**Given passage**:
--------------------

David Blaikie via llvm-dev

2021-Jun-23 05:09 UTC

head link

[llvm-dev] [RFC] LLVM Busybox Proposal

On Tue, Jun 22, 2021 at 10:00 PM Petr Hosek via llvm-dev <
llvm-dev at lists.llvm.org> wrote:
> From our perspective as a toolchain vendor, even if using shared libraries
> could get us closer to static linking in terms of performance, we'd
still
> prefer static linking for the ease of distribution. Dealing with a single
> statically linked executable is much easier than dealing with multiple
> shared libraries. This is especially important in distributed compilation
> environments like Goma.
>
What makes it especially complicated for distributed compilation
environments? (I'd expect a toolchain contains so many files that whether
it's one binary, or a binary and a handful of shared libraries wouldn't
change the general implementation complexity of a distributed build system?)

>
> When comparing performance between static and dynamic linking, I'd also
> recommend doing a comparison between binaries built with PGO+LTO. Plain -O3
> leaves a lot of performance on the table and as far as I'm aware, most
> toolchain vendors use PGO+LTO.

--------------------

[Recorded data]
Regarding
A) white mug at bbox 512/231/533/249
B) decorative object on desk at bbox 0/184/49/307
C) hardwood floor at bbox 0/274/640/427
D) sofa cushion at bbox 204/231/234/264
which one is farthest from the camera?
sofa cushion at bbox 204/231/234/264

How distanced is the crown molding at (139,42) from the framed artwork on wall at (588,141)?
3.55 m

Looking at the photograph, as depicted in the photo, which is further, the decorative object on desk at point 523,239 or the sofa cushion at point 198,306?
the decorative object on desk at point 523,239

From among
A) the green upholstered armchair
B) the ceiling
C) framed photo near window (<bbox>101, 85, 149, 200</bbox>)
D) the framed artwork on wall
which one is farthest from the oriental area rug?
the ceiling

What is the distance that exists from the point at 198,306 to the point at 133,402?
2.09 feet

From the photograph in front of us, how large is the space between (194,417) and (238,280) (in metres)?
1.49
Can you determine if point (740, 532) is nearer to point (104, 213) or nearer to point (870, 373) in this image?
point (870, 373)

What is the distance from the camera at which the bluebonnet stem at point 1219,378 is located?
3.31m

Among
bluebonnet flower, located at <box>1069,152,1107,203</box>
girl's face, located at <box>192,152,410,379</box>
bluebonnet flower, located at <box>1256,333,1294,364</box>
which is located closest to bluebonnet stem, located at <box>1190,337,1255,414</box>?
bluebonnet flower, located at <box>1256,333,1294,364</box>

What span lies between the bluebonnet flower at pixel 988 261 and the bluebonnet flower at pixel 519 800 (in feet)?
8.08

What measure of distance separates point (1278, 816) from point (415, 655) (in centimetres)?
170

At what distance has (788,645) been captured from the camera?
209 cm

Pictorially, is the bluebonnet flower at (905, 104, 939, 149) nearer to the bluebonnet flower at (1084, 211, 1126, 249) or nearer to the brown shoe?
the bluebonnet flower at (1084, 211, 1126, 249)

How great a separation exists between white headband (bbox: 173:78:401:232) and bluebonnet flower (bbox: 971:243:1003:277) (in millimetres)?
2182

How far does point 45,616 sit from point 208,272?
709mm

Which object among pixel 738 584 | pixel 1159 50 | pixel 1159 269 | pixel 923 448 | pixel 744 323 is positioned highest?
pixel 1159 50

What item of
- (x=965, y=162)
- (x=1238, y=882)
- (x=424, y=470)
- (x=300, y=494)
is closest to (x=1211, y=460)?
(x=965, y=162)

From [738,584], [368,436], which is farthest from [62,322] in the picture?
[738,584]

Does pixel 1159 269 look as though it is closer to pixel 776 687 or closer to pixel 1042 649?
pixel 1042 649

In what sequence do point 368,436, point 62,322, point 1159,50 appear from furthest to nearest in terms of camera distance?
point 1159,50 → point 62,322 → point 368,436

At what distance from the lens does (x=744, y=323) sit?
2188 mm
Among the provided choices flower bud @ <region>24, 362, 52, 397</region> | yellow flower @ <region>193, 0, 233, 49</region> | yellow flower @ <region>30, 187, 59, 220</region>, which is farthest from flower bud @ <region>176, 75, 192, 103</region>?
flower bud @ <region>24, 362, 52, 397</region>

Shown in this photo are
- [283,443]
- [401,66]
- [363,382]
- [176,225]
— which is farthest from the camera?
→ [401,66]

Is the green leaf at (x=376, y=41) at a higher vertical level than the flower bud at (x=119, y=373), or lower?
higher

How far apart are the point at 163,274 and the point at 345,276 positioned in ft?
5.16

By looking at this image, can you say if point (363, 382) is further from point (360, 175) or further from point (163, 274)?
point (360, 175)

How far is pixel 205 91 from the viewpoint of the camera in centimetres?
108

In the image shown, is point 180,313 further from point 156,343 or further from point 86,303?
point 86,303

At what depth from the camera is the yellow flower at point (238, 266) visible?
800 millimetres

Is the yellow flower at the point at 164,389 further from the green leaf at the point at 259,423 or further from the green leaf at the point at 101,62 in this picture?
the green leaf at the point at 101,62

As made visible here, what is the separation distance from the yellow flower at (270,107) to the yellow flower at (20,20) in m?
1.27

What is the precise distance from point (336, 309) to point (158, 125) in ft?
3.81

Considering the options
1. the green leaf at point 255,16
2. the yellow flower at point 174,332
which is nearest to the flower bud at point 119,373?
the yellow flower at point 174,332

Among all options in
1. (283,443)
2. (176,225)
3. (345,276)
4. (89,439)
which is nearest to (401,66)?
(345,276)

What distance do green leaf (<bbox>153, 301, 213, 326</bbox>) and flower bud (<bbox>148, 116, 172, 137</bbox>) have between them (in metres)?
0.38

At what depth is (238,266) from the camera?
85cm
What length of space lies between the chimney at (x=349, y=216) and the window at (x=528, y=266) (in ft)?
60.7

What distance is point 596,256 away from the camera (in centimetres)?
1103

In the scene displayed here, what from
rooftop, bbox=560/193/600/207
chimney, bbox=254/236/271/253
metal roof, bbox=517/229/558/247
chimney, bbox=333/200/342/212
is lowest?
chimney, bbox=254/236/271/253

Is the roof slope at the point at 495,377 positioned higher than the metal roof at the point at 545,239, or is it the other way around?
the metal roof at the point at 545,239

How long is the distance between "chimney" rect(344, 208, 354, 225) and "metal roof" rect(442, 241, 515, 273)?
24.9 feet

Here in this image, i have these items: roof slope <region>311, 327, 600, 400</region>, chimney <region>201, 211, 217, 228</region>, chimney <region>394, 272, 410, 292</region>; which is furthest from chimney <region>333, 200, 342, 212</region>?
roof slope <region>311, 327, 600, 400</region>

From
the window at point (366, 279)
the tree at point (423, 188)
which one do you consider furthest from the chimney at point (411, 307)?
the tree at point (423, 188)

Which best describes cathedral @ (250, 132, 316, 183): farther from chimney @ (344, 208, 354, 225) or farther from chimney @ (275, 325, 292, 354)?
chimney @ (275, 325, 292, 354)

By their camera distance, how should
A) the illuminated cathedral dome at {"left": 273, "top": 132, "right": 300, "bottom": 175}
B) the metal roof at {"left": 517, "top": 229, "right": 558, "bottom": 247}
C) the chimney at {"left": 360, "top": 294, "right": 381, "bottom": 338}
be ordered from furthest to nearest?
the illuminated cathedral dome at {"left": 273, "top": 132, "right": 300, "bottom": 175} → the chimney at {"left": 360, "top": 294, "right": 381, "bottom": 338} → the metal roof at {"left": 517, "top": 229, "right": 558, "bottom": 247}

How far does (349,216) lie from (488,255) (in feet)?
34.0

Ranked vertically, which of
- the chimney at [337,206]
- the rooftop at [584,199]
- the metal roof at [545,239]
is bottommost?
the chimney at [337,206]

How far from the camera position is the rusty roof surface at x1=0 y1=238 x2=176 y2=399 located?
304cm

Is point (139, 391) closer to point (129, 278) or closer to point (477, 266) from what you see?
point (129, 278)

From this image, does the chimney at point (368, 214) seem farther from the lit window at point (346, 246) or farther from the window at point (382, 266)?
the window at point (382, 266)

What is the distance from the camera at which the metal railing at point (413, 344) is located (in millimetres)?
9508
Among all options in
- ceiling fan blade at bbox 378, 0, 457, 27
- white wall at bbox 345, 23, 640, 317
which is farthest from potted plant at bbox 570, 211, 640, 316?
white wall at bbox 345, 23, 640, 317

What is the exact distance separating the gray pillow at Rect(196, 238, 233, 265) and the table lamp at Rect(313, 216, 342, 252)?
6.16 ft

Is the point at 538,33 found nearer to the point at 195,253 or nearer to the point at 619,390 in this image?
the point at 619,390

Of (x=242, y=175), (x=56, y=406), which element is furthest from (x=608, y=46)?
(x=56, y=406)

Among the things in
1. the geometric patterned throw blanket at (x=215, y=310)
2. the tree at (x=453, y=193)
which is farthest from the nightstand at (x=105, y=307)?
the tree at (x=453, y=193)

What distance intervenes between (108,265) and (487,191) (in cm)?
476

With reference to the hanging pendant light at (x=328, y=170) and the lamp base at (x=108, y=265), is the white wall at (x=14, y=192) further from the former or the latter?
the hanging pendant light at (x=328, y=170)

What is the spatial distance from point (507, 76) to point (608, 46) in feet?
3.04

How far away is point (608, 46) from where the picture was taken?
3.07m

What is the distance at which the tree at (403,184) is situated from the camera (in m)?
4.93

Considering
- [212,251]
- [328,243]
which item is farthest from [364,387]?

--------------------

**To do**:
1) Could you reproduce word for word the part of the LLVM Busybox mailing-list post starting with "On Tue, Jun" and going on through "environments like Goma."?
2) Can you resume the LLVM Busybox mailing-list post from where it stops?

**The results**:
1)
On Tue, Jun 22, 2021 at 10:00 PM Petr Hosek via llvm-dev <
llvm-dev at lists.llvm.org> wrote:
> From our perspective as a toolchain vendor, even if using shared libraries
> could get us closer to static linking in terms of performance, we'd
still
> prefer static linking for the ease of distribution. Dealing with a single
> statically linked executable is much easier than dealing with multiple
> shared libraries. This is especially important in distributed compilation
> environments like Goma.

2)
>
> On Tue, Jun 22, 2021 at 5:00 PM Fangrui Song via llvm-dev <
> llvm-dev at lists.llvm.org> wrote:
>
>> On 2021-06-22, Leonard Chan via llvm-dev wrote:
>> >Small update: I have a WIP prototype of the tool at
>> >https://reviews.llvm.org/D104686. The prototype only includes
>> llvm-objcopy
>> >and llvm-objdump packed together, but we're seeing size
benefits from
>> >busyboxing those two compared against having two separate tools.
(More
>> >details in the prototype's description.) I don't plan on
landing this
>> as-is
>> >anytime soon and there's still some things I'd like to
improve/change and
>> >get feedback on.
>> >
>> >To answer some replies:
>> >
>> >- Ideally, we could start off with an incremental approach and not
>> package
>> >large tools like clang/lld off the bat. The llvm-* tools seem like
a good
>> >place to start since they're generally a bunch of relatively
small
>> binaries
>> >that all share a subset of functions in libLLVM, but don't
necessarily
>> use
>> >all of libLLVM, so statically linking them together (with
--gc-sections)
>> >can help dedup a lot of shared components vs having separate
statically
>> >compiled tools. In my measurements, the busybox tool containing
>> >llvm-objcopy+objdump is negligibly larger than llvm-objdump on its
own (a
>> >couple KB difference) indicating a lot of shared code between
objdump and
>> >objcopy.
>> >
>> >- Will Dietz's multiplexing tool looks like a good place to
start from.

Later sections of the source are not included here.